When asked about the lag in the rollout of COVID-19 vaccine in Algoma, Loo tells SooToday that while the health unit receives its regular allocation on a per capita basis, extra doses - prioritized for hotspots - haven’t been coming here.  

“We know that people have been very anxious to get immunized, and what I will say is that for the first three weeks of May, the province has been allocating additional vaccine supplies to hotspot areas in order to prevent as many hospitalizations and deaths as possible,” said Loo, speaking with SooToday Friday. “Now, Algoma has continued to receive our baseline vaccine allocations from the province - proportional to our population on a per capita basis - but of course, we have not received any extra doses or allocations for hotspots.”

While a number of health units in the province are busy vaccinating the 40-plus cohort, Algoma Public Health is just beginning to vaccinate the 50-plus age group.

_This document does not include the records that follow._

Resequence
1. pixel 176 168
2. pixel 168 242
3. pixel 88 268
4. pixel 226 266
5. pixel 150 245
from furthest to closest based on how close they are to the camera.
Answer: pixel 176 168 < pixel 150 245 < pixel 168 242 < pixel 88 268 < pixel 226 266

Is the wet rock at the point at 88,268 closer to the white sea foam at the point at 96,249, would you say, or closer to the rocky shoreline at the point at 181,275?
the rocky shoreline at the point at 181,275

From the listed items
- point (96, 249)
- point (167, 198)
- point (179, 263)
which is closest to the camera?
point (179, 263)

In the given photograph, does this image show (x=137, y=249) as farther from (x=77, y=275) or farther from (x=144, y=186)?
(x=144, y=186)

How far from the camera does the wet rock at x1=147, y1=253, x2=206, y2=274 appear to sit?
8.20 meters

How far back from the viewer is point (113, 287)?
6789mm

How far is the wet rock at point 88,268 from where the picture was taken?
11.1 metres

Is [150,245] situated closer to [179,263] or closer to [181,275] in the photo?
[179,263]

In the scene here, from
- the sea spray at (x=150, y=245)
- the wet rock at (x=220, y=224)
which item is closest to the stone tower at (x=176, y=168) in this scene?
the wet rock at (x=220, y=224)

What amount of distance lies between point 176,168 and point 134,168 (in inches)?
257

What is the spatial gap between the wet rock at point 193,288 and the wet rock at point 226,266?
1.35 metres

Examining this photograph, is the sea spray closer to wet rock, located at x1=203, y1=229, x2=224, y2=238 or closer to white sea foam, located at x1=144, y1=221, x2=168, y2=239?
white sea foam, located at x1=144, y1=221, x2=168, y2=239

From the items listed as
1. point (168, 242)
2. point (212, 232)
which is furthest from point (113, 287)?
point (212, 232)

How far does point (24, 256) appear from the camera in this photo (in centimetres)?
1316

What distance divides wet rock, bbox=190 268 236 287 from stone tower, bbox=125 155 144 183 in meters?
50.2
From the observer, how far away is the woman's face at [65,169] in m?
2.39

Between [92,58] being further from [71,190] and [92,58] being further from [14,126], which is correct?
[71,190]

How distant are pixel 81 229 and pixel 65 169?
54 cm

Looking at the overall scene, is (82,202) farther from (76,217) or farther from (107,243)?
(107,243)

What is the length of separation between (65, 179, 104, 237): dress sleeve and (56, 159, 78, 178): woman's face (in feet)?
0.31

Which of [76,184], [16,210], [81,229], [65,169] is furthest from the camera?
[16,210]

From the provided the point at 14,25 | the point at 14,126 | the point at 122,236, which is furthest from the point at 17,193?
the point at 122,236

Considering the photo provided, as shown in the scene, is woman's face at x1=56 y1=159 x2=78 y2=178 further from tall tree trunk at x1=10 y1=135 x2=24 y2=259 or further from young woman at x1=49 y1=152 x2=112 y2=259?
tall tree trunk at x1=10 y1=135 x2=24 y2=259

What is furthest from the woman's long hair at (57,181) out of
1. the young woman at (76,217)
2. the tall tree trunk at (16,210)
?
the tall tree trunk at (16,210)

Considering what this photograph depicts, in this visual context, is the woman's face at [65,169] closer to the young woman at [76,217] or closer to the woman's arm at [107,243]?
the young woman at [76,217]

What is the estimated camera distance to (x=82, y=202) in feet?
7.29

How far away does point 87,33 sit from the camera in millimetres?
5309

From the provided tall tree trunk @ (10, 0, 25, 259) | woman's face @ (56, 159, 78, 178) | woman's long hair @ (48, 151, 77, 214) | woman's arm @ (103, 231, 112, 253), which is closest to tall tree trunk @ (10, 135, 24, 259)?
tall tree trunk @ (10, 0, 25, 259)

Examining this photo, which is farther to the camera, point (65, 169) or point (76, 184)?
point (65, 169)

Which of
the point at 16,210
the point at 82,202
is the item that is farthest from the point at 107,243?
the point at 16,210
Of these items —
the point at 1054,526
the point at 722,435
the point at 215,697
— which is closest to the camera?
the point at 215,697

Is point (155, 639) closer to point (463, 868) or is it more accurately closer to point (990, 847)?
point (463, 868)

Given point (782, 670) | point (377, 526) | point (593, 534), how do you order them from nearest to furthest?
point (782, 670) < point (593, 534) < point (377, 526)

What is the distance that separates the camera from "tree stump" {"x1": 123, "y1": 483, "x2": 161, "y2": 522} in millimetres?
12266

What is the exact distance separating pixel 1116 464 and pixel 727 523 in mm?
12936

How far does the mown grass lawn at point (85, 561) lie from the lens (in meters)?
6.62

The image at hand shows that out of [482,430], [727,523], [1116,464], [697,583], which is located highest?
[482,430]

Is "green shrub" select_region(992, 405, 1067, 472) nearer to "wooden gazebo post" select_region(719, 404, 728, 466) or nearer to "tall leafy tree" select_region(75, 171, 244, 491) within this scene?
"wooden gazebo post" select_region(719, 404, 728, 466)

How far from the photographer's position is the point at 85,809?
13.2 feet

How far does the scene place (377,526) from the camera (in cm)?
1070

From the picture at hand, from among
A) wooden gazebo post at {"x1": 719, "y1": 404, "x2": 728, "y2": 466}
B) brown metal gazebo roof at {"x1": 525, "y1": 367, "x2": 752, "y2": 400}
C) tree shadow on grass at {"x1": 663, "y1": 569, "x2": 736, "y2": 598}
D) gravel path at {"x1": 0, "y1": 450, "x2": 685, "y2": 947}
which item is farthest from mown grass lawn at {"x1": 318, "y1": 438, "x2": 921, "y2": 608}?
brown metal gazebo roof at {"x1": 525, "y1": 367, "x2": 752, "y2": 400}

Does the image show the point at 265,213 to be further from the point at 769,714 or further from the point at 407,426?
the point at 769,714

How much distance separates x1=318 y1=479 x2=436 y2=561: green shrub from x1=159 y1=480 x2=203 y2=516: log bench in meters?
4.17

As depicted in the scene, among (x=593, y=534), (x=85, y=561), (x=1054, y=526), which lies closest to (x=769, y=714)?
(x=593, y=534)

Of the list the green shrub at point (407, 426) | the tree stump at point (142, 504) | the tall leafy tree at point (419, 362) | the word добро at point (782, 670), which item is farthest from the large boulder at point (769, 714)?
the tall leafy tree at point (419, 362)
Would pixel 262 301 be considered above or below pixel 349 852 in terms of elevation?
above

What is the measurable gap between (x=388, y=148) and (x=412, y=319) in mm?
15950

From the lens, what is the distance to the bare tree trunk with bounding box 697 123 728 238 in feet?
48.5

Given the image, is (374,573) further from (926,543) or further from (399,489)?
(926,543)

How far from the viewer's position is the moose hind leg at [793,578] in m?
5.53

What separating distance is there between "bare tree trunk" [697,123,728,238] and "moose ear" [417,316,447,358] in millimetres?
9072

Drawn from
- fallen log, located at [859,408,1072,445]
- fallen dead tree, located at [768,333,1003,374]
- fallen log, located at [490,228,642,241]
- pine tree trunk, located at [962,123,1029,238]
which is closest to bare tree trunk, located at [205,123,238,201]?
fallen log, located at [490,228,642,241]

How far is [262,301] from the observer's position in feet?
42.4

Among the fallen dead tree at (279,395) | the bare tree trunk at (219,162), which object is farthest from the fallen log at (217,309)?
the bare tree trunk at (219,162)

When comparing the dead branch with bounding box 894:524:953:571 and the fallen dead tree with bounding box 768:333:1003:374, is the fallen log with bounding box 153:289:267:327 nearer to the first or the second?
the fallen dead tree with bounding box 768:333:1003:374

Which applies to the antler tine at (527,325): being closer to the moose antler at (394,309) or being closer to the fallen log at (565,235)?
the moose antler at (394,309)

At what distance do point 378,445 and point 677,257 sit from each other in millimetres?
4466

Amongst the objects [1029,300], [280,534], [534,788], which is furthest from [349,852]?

Loo says that priority groups - including older age groups, those considered high-risk, and the region’s Indigenous community which accounts for more than 13 per cent of Algoma’s population - must be vaccinated according to the province’s priority sequence.  

“We drop the age bans on our booking system once we know that the higher priority groups and the higher-risk, older age groups have had ample opportunity to book,” said Loo. “So as we roll out, we are always following the priority sequence that’s established by the province.”

The health unit says it’s always trying to improve upon its booking system for its vaccination clinics - a booking system that has caused fits of frustration for some SooToday readers. 

“I would say that it is an ever-ongoing process of improvement with booking,” said Loo. “Let’s remember that this mass immunization program is the biggest in history. We are trying to immunize every single person in the community, so certainly we’ve had to make ongoing adjustments - vastly expanding our phone lines, and making sure that the online booking system is also accessible and user friendly.”

Algoma Public Health announced another round of COVID vaccination clinics earlier this week, with the 50-plus age group now added to the eligibility list for the clinics to be held at GFL Memorial Gardens. The clinics will take place May 20 and 27, and June 3, 4, 10 and 11.

Bookings for the clinics, which include 7,000 appointment slots, begin Monday at 5 p.m. online and by phone.

A number of new area pharmacies will also begin offering COVID-19 vaccinations beginning next week, and will be accepting appointment registrations from those aged 40 and over.

The health unit is reminding the public to try and avoid double-booking vaccination appointments.

“I think it’s great that people are trying to get immunized as early as possible, but let’s make sure that you don’t take an extra spot,” said Loo. “And once you’re immunized, if you’ve been on a pharmacy waitlist elsewhere, or if you’ve already booked into a different appointment, to make sure that you let us know.”

“That spot will be made available, and taken up in seconds.”

Loo wishes to acknowledge the amount of work being done by community partners, from the immunizers giving up their free time after work, to the support from the municipality, local business community and the Algoma Vaccine Support Council  

“I really just want to acknowledge that it’s been a tremendous community effort, and the level of engagement - the sheer number of people who have been involved and supportive of this process - has been really tremendous,” Loo said.

More information on vaccine clincs in our region can be found on the Algoma Public Health website.